#### [Your task]
Copy every entry exactly.

#### [Spatial question records]
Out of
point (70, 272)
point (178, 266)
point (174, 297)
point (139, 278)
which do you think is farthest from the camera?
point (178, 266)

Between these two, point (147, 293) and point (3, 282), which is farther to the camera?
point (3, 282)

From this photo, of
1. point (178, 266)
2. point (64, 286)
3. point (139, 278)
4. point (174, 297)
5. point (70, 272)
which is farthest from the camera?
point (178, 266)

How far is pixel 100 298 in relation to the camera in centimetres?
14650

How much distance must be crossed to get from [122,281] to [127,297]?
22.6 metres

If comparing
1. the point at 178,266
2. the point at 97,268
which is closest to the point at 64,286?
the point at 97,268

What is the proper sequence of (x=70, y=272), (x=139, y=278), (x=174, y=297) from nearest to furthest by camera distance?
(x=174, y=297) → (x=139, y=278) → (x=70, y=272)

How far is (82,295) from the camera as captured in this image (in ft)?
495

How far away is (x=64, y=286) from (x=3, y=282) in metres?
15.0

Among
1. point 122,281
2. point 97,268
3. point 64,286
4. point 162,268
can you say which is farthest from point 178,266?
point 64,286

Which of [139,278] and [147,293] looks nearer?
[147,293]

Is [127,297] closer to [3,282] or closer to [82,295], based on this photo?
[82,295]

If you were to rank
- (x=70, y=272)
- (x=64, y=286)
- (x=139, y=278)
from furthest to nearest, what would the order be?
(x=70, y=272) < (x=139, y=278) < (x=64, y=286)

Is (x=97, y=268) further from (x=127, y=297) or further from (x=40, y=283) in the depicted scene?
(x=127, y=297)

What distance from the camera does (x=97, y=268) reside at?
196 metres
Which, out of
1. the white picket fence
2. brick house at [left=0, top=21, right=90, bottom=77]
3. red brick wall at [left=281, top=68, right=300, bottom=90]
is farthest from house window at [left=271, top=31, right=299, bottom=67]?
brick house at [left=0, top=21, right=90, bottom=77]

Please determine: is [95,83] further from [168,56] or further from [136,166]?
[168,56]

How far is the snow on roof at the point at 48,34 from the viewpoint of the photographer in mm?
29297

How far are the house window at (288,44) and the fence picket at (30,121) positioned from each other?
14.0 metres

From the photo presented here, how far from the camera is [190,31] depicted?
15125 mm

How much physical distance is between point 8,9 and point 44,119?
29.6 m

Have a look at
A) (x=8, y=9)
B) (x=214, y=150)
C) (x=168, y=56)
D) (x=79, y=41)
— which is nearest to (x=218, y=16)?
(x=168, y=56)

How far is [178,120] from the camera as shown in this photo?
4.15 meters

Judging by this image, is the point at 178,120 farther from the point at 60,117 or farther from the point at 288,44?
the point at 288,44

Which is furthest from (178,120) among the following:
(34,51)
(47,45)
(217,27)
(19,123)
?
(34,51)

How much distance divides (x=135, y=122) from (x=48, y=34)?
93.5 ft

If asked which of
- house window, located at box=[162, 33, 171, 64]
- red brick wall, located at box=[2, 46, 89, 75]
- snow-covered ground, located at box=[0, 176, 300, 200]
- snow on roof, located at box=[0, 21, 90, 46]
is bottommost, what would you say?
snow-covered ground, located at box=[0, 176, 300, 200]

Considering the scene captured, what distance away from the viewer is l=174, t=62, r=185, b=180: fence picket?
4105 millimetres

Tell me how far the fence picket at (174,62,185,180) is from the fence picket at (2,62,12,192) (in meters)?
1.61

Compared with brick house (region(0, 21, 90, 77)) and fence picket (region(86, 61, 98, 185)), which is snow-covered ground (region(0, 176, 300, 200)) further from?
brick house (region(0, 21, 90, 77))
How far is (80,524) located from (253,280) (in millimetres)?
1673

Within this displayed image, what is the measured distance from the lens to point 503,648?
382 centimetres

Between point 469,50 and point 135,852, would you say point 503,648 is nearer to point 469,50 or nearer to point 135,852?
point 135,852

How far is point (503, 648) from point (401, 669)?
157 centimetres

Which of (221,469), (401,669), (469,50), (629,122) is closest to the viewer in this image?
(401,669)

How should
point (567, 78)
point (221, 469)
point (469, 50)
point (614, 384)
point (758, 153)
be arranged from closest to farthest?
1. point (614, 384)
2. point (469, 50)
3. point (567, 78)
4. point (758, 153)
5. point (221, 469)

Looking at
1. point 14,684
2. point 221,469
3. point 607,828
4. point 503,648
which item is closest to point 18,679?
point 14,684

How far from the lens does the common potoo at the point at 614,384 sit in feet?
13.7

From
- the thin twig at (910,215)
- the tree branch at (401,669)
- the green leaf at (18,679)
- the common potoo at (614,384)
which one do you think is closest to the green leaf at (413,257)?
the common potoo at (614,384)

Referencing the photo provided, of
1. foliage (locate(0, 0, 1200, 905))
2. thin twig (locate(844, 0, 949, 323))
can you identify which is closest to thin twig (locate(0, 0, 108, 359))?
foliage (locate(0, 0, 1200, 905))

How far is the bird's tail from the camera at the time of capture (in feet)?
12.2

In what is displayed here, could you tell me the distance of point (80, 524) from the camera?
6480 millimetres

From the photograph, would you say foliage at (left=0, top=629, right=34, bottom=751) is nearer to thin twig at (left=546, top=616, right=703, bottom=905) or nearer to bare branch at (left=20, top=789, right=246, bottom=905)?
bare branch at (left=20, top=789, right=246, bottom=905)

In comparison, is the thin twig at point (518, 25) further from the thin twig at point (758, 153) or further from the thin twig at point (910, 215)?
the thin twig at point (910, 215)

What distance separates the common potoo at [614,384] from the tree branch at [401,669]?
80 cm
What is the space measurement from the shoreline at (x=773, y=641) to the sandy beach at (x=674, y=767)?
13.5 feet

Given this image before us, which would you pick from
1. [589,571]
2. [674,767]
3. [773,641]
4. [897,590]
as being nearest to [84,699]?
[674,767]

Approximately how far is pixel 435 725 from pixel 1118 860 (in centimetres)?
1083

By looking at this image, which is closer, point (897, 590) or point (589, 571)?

#### [Exercise answer]
Out of
point (70, 272)
point (178, 266)
point (174, 297)
point (139, 278)
which do you think is farthest from the camera?
point (178, 266)

Between these two, point (147, 293) and point (3, 282), which is farther to the camera?
point (3, 282)

From this photo, of
1. point (178, 266)
2. point (64, 286)
3. point (139, 278)
4. point (174, 297)
5. point (70, 272)
which is farthest from the camera?
point (178, 266)

How far is pixel 100 298 in relation to the camera in centimetres?
14650

How much distance must be crossed to get from [122,281] to [127,297]?
22.6 metres

If comparing
1. the point at 178,266
2. the point at 97,268
which is closest to the point at 64,286?
the point at 97,268

What is the proper sequence of (x=70, y=272), (x=139, y=278), (x=174, y=297) from nearest to furthest by camera distance?
(x=174, y=297) → (x=139, y=278) → (x=70, y=272)

How far is (82,295) from the camera as captured in this image (in ft)?
495

How far away is (x=64, y=286) from (x=3, y=282) in metres?
15.0

Among
1. point 122,281
2. point 97,268
3. point 64,286
4. point 162,268
can you say which is farthest from point 178,266?
point 64,286

Which of [139,278] and [147,293] looks nearer?
[147,293]

Is [127,297] closer to [3,282] or closer to [82,295], based on this photo?
[82,295]

If you were to rank
- (x=70, y=272)
- (x=64, y=286)
- (x=139, y=278)
from furthest to nearest, what would the order be?
(x=70, y=272) < (x=139, y=278) < (x=64, y=286)

Is (x=97, y=268) further from (x=127, y=297) or further from (x=40, y=283) in the depicted scene?
(x=127, y=297)

What distance from the camera does (x=97, y=268) reside at?
196 metres
Which, out of
1. the white picket fence
2. brick house at [left=0, top=21, right=90, bottom=77]
3. red brick wall at [left=281, top=68, right=300, bottom=90]
is farthest from house window at [left=271, top=31, right=299, bottom=67]?
brick house at [left=0, top=21, right=90, bottom=77]

Please determine: is [95,83] further from [168,56] or further from [136,166]?
[168,56]

How far is the snow on roof at the point at 48,34 from the viewpoint of the photographer in mm?
29297

How far are the house window at (288,44) and the fence picket at (30,121) positioned from each other?
14.0 metres

From the photo presented here, how far from the camera is [190,31] depicted?
15125 mm

How much physical distance is between point 8,9 and point 44,119?
29.6 m

Have a look at
A) (x=8, y=9)
B) (x=214, y=150)
C) (x=168, y=56)
D) (x=79, y=41)
— which is nearest to (x=218, y=16)?
(x=168, y=56)

How far is [178,120] from the camera as shown in this photo?
4.15 meters

Judging by this image, is the point at 178,120 farther from the point at 60,117 or farther from the point at 288,44?
the point at 288,44

Which is furthest from (178,120) among the following:
(34,51)
(47,45)
(217,27)
(19,123)
?
(34,51)

How much distance divides (x=135, y=122) from (x=48, y=34)?
93.5 ft

If asked which of
- house window, located at box=[162, 33, 171, 64]
- red brick wall, located at box=[2, 46, 89, 75]
- snow-covered ground, located at box=[0, 176, 300, 200]
- snow on roof, located at box=[0, 21, 90, 46]
is bottommost, what would you say?
snow-covered ground, located at box=[0, 176, 300, 200]

Considering the scene captured, what distance away from the viewer is l=174, t=62, r=185, b=180: fence picket?
4105 millimetres

Tell me how far the fence picket at (174,62,185,180) is from the fence picket at (2,62,12,192) (in meters)?
1.61

Compared with brick house (region(0, 21, 90, 77)) and fence picket (region(86, 61, 98, 185)), which is snow-covered ground (region(0, 176, 300, 200)) further from?
brick house (region(0, 21, 90, 77))
How far is (80,524) located from (253,280) (in millimetres)?
1673

Within this displayed image, what is the measured distance from the lens to point 503,648?
382 centimetres

Between point 469,50 and point 135,852, would you say point 503,648 is nearer to point 469,50 or nearer to point 135,852?
point 135,852

How far is point (503, 648) from point (401, 669)?
157 centimetres

Which of (221,469), (401,669), (469,50), (629,122) is closest to the viewer in this image?
(401,669)

How should
point (567, 78)
point (221, 469)
point (469, 50)
point (614, 384)
point (758, 153)
be arranged from closest to farthest?
1. point (614, 384)
2. point (469, 50)
3. point (567, 78)
4. point (758, 153)
5. point (221, 469)

Looking at
1. point 14,684
2. point 221,469
3. point 607,828
4. point 503,648
which item is closest to point 18,679?
point 14,684

How far from the lens does the common potoo at the point at 614,384 sit in feet?
13.7

From
- the thin twig at (910,215)
- the tree branch at (401,669)
- the green leaf at (18,679)
- the common potoo at (614,384)
which one do you think is closest to the green leaf at (413,257)?
the common potoo at (614,384)

Referencing the photo provided, of
1. foliage (locate(0, 0, 1200, 905))
2. thin twig (locate(844, 0, 949, 323))
can you identify which is closest to thin twig (locate(0, 0, 108, 359))?
foliage (locate(0, 0, 1200, 905))

How far is the bird's tail from the camera at the time of capture (in feet)?
12.2

In what is displayed here, could you tell me the distance of point (80, 524) from the camera?
6480 millimetres

From the photograph, would you say foliage at (left=0, top=629, right=34, bottom=751) is nearer to thin twig at (left=546, top=616, right=703, bottom=905) or nearer to bare branch at (left=20, top=789, right=246, bottom=905)?
bare branch at (left=20, top=789, right=246, bottom=905)

In comparison, is the thin twig at point (518, 25) further from the thin twig at point (758, 153) or further from the thin twig at point (910, 215)?
the thin twig at point (910, 215)

What distance separates the common potoo at [614,384] from the tree branch at [401,669]?
80 cm
What is the space measurement from the shoreline at (x=773, y=641) to the sandy beach at (x=674, y=767)?
13.5 feet

Given this image before us, which would you pick from
1. [589,571]
2. [674,767]
3. [773,641]
4. [897,590]
as being nearest to [84,699]?
[674,767]

Approximately how far is pixel 435 725 from pixel 1118 860 (in centimetres)?
1083

By looking at this image, which is closer, point (897, 590) or point (589, 571)?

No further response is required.